The controversial system of cellular antennas that the San Jose-based company NextG is installing throughout the South Coast comes before the County of Santa Barbara’s Board of Supervisors on Tuesday, as the question of what to do with the devices in Montecito may be decided once and for all. Whereas other areas have allowed the cellular antennas and accompanying hardware to go in without much hassle, the residents of Montecito have fought the system strongly, arguing both in defense of their health and the aesthetics of the rural and wealthy community.

The supervisors, however, are not allowed to block cellular installations due to health concerns, so they have focused on the visual impacts. At the last meeting on this issue, a representative for NextG suggested putting all of the devices underground, a move that would effectively deal with the aesthetic complaints.
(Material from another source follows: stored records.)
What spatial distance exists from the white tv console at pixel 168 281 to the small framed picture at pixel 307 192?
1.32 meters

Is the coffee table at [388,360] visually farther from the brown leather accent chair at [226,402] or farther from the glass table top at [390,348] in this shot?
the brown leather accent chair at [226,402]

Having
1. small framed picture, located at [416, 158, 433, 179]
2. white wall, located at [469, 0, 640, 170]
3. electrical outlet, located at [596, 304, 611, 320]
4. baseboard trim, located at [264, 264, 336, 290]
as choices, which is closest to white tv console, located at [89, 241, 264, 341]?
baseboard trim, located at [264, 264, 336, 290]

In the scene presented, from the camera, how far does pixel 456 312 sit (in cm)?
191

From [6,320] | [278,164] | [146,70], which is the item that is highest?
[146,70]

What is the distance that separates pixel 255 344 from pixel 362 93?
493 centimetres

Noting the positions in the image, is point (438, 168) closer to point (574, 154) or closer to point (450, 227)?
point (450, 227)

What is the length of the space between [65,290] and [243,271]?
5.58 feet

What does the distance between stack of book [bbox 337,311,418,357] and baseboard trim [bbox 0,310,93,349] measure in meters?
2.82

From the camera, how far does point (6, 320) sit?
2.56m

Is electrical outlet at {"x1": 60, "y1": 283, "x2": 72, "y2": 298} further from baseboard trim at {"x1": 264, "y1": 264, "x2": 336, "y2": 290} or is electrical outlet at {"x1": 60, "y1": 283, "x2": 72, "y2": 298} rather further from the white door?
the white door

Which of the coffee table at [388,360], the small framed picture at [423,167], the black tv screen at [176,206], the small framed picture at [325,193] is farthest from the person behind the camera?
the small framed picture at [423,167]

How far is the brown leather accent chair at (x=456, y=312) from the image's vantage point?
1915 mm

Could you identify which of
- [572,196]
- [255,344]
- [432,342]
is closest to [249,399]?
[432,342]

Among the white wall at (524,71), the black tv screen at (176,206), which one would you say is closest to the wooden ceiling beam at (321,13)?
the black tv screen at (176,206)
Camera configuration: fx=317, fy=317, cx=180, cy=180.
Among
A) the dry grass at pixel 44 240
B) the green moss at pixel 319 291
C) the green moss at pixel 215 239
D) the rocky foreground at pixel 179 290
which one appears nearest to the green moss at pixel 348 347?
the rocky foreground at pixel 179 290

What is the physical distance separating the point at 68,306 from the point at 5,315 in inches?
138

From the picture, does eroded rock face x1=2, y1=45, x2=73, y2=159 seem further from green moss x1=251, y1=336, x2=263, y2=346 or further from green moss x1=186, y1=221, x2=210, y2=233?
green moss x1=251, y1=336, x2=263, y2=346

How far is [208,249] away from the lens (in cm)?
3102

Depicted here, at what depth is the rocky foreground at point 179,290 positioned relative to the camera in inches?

At Tuesday’s hearing, that plan will be laid out by county staff, who have determined that six of the 10 proposed devices can easily be set in underground vaults; two of the remaining devices would require 14-foot-long, four-foot-high retaining walls to support the vaults, and NextG promised to drop applications for the final two if the other eight are approved.

The supervisors must decide whether the retaining walls are preferable to the hardware being installed on the existing power poles, as they are now. Or, presumably, the supervisors — who have listened to hours of angry public testimony about the system over the past year — could take an entirely different tact on fighting the antennas.